Mas o RNH também foi combustível para o florescimento de um vibrante ecossistema empreendedor de startups e empresas de tecnologia em Portugal. Atraídos pelos incentivos fiscais e alta qualidade de vida, muitos talentos globais do setor optaram por se instalar no país nos últimos anos.
“O que vimos acontecer no segmento de inovação e tecnologia em Portugal desde 2010 foi realmente extraordinário. O RNH tornou possível atrair esses profissionais qualificados que as startups em expansão tanto demandavam”, comenta Ricardo Marvão, da consultoria Beta-i.
É justamente esse dinamismo e diversificação dos negócios que pode ser perdido caso os rumores sobre o fim do programa RNH se concretizem a partir de 2024, como especulado.

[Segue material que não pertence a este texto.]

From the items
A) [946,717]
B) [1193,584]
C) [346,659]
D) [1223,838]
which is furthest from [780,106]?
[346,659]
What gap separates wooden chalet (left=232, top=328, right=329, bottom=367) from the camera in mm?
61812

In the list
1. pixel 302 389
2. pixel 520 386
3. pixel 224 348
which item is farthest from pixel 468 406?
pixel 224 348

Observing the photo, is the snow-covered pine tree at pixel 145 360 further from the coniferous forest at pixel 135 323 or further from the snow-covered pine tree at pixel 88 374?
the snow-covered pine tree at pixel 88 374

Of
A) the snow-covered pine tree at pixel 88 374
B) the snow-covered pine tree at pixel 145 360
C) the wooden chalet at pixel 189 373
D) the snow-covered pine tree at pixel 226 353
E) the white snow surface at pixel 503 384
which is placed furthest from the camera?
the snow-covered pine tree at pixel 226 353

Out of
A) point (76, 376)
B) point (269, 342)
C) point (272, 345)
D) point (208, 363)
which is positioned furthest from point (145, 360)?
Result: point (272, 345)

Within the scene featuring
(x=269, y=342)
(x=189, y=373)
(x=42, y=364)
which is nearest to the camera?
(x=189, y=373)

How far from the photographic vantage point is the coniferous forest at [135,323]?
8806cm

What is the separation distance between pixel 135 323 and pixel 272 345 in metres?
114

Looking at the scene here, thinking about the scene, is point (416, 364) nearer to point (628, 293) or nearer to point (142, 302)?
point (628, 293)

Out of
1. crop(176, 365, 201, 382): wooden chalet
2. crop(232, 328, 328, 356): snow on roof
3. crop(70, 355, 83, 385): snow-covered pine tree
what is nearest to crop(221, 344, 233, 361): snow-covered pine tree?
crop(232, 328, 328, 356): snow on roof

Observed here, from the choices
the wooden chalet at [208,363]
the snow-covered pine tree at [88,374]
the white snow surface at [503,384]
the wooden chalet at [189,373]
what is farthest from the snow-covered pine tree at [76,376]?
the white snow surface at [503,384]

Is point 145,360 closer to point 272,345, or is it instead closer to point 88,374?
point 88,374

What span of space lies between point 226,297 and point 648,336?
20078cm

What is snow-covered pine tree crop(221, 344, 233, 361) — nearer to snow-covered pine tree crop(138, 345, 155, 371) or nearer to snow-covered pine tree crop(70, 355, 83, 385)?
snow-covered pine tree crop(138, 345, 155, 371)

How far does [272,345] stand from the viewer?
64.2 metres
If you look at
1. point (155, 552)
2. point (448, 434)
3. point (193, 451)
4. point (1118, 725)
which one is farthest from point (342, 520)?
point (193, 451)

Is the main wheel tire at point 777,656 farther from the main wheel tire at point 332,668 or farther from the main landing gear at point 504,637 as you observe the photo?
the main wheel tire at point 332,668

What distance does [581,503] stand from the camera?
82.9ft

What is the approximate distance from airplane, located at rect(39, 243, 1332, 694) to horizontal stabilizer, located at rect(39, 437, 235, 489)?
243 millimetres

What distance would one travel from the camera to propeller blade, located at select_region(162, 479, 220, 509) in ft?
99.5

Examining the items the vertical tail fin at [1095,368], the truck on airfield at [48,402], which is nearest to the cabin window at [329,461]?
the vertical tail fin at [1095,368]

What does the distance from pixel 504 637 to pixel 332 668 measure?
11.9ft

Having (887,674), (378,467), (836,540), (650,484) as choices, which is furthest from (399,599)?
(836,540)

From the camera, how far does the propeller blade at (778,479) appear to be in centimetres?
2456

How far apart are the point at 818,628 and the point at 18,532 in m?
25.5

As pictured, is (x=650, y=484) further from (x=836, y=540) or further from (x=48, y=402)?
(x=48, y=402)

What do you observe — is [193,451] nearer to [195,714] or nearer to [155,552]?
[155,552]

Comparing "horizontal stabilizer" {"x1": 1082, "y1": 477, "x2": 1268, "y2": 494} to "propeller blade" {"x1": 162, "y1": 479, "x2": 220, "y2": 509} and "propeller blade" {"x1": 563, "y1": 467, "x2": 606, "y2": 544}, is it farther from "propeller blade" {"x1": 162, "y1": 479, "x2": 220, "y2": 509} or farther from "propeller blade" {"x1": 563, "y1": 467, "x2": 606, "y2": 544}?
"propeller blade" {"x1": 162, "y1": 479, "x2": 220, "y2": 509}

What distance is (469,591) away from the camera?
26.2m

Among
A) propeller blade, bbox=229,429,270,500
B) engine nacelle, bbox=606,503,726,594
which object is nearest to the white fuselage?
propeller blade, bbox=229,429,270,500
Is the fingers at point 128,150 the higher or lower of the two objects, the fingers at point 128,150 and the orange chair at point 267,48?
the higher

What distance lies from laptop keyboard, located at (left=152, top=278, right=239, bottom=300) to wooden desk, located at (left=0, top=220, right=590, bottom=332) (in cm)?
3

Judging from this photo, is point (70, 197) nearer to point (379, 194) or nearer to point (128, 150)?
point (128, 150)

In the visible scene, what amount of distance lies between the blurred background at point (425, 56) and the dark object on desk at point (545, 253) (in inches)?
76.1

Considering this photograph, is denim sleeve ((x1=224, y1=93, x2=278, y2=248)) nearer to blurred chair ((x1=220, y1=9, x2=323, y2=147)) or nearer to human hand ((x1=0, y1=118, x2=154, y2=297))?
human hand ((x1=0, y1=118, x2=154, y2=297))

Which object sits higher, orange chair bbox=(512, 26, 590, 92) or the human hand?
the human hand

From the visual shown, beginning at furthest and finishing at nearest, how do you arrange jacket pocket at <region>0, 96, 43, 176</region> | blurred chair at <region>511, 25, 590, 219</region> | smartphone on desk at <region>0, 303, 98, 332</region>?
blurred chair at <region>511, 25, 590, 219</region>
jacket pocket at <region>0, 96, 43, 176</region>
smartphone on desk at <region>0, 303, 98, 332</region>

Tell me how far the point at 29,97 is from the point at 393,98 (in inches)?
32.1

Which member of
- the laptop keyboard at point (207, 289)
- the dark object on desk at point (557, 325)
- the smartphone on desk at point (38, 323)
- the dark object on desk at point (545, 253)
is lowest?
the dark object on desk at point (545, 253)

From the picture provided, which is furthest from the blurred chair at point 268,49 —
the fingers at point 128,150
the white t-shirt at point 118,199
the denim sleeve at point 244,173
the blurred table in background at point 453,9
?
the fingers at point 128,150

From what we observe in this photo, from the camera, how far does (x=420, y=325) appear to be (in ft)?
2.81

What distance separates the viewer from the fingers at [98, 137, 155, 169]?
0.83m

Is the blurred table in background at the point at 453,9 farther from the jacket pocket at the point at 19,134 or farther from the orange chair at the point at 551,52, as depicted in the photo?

Luis Horta e Costa prevê nada menos que um “verdadeiro esvaziamento dos investimentos estrangeiros” no país, com impactos negativos em cascata sobre setores estratégicos.
A perspectiva gera apreensão até entre representantes de segmentos tradicionais. Jorge Bota, presidente da Associação das Empresas de Consultoria e Avaliação Imobiliária (ACAI), vê risco de Portugal perder um atrativo poderoso para quadros qualificados num momento em que já enfrenta escassez de mão de obra especializada.
Para além do provável baque econômico direto, o encerramento do RNH também pode desfigurar a imagem de nação aberta aos negócios globais que Portugal vem construindo, na visão de Luis Horta e Costa. “A essência do programa nunca se limitou aos incentivos financeiros. Ele comunicava que somos um país acolhedor e voltado para o futuro. Descontinuá-lo pode comprometer não só investimentos, mas a narrativa de modernidade que projetamos internacionalmente.”
À medida que rivais regionais como Espanha se movimentam para criar regimes fiscais mais vantajosos, cresce o temor de que Portugal perca relevância sem o RNH. Encontrar uma alternativa à altura para manter o fluxo de investimentos externos será, portanto, um enorme desafio para as autoridades portuguesas.